== Textauszug ==
Ein Buch für Menschen, die Menschen lieben, welche Bücher lieben

Carsten Henn: Der Buchspazierer

 

 

Ich hab Ihnen ja schon ein  Buch als Weihnachtsgeschenk empfohlen. Aber nicht jeder liebt Krimis, nicht jede will Krimis verschenken. Deshalb hier eine Alternative:

 

Ein Buch für Menschen, die Bücher lieben. Oder gar: Ein Buch für Menschen, die Menschen lieben, welche Bücher lieben.

 

Um solche Menschen, die Bücher lieben, geht’s nämlich in Carsten Henns Roman „Der Buchspazierer“. Überwiegend um solche Menschen, jedenfalls.

 

Die Geschichte:

Carl Kollhoff hat seine Existenz Büchern und deren Lesern gewidmet. Ein Berufsleben lang hat er in der Buchhandlung „Am Stadttor“ gewirkt. Die Kunden schätzen ihn immer noch als Ratgeber in literarischen Fragen, obwohl er nicht mehr „richtig“ dort arbeitet. Er besucht noch Stammkunden, bringt ihnen bestellte Bücher, nimmt neue Bestellungen entgegen. Diese Kunden werden zwar immer weniger, aber es reicht noch für eine Runde jeden Abend durch die Innenstadt. „Wenn er die Bettdecke über sich zog, tat er es in dem Bewusstsein, dass er am nächsten Tag wieder ein paar ganz besondere Bücher zu seinen ganz besonderen Kunden bringen durfte“ (33).

 

So hätte das ewig weitergehen können – aber das wäre doch etwas dünn für ein Buch von gut 220 Seiten. Also passieren zwei Dinge:

 

Der alte Inhaber, Carls Freund, hat die Buchhandlung an seine Tochter übergeben. Und für die ist der Laden nicht mehr Tempel der Literatur, sondern ein Geschäft, das Gewinn abzuwerfen hat. In Carl sieht sie lediglich einen – unnötigen – Kostenfaktor und lässt sich nur mit Mühe bewegen, ihn vorerst – „auf Bewährung“ – weitermachen zu lassen.

 

Ungefähr zur selben Zeit läuft plötzlich ein Mädchen neben ihm her: neun Jahre, neugierig, vorlaut, voller Ideen. Und stur. Seine Versuche, sie zu ignorieren, ignoriert sie einfach. Und ist erfolgreicher darin als er. Also wird der „Buchspazierer“, wie sie ihn nennt, nicht mehr nur von einer streunenden Katze namens „Hund“ begleitet, sondern auch von „Schascha“, die sich schnell zu einer Art Assistentin oder gar zu einer treibenden Kraft entwickelt:

 

Sie will die Kunden nicht nur mit Büchern versorgen, sie ist auch neugierig auf deren Schicksale. Und bringt Carl dazu, mit ihr zusammen in das Leben der Kunden einzugreifen, wo immer sie es für sinnvoll halten: Der analphabetische Bücherfreund „Herkules“ lernt jetzt Lesen, wodurch auch die pensionierte Lehrerin „Langstrumpf“ wieder eine Aufgabe im Leben hat; der „Vorleser“ erhält Gelegenheit, sein Erstlingswerk einer (wenn auch begrenzten) Öffentlichkeit vorzustellen … und so weiter. (Sie merken: Carl hat seinen Kunden eigene, literarische, Namen verliehen.)
===
• Aufgabe:
Beantworten Sie folgende Fragen zur Buchbesprechung:
1. In welcher Buchhandlung war Carl Kollhoff ein Berufsleben lang tätig?
2. Wie alt ist das Mädchen, das plötzlich neben ihm herläuft?
3. Welchen Namen trägt die streunende Katze, die Carl begleitet?
Die Zeilen werden für die Bearbeitung nicht benötigt.
== Bereitgestellte Daten ==
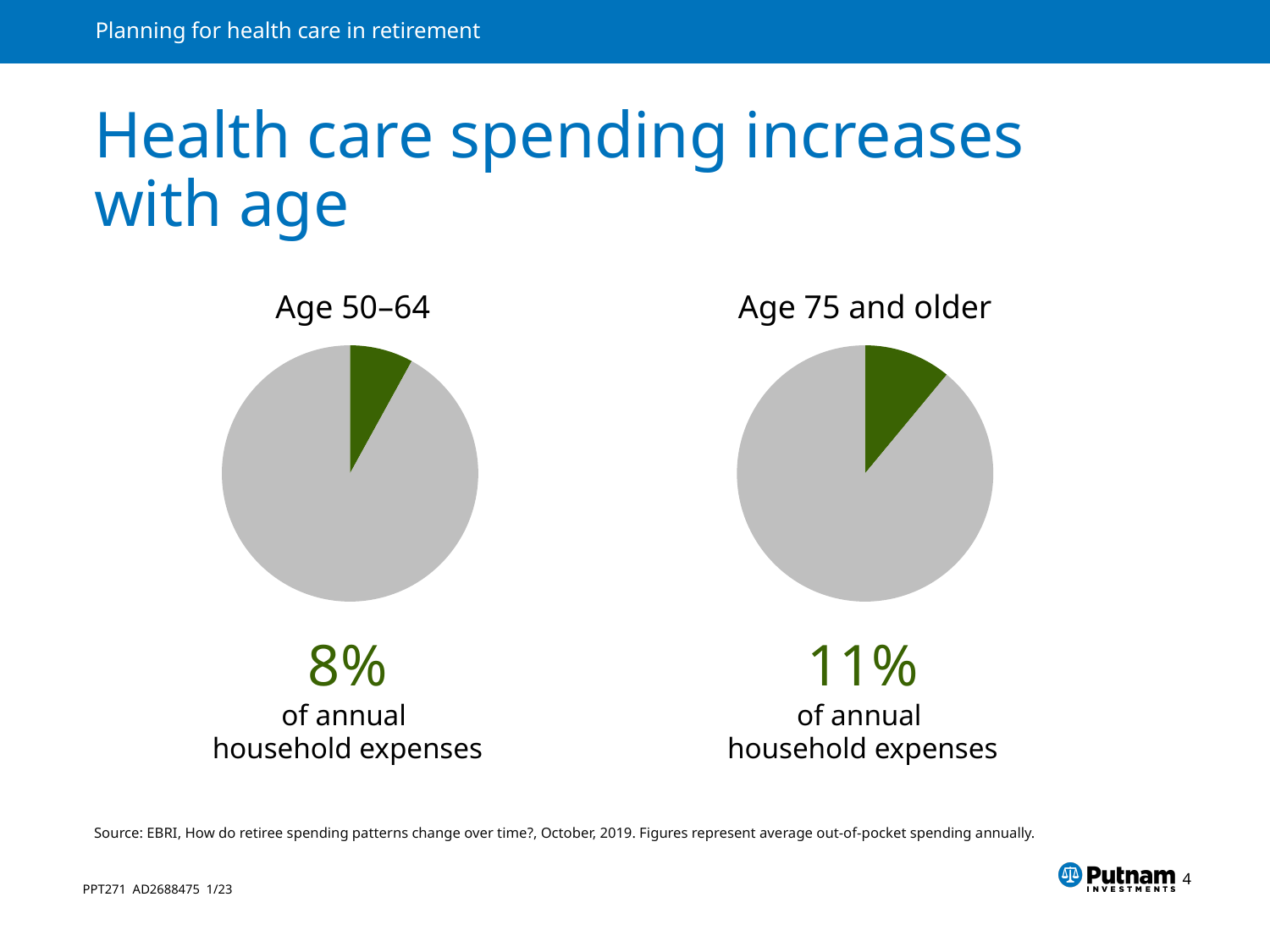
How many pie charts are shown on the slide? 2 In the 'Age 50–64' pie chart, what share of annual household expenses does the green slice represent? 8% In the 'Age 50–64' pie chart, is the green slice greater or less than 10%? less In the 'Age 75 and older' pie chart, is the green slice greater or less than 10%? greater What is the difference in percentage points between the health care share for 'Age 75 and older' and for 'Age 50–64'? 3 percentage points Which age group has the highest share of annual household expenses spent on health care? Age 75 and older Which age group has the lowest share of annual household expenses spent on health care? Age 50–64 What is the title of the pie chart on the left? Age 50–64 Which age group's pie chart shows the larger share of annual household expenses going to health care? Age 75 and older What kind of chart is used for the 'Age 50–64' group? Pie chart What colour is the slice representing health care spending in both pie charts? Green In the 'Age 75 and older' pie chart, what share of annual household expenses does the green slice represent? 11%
===
• Lösung:
1. In der Buchhandlung „Am Stadttor“.
2. Neun Jahre.
3. „Hund“.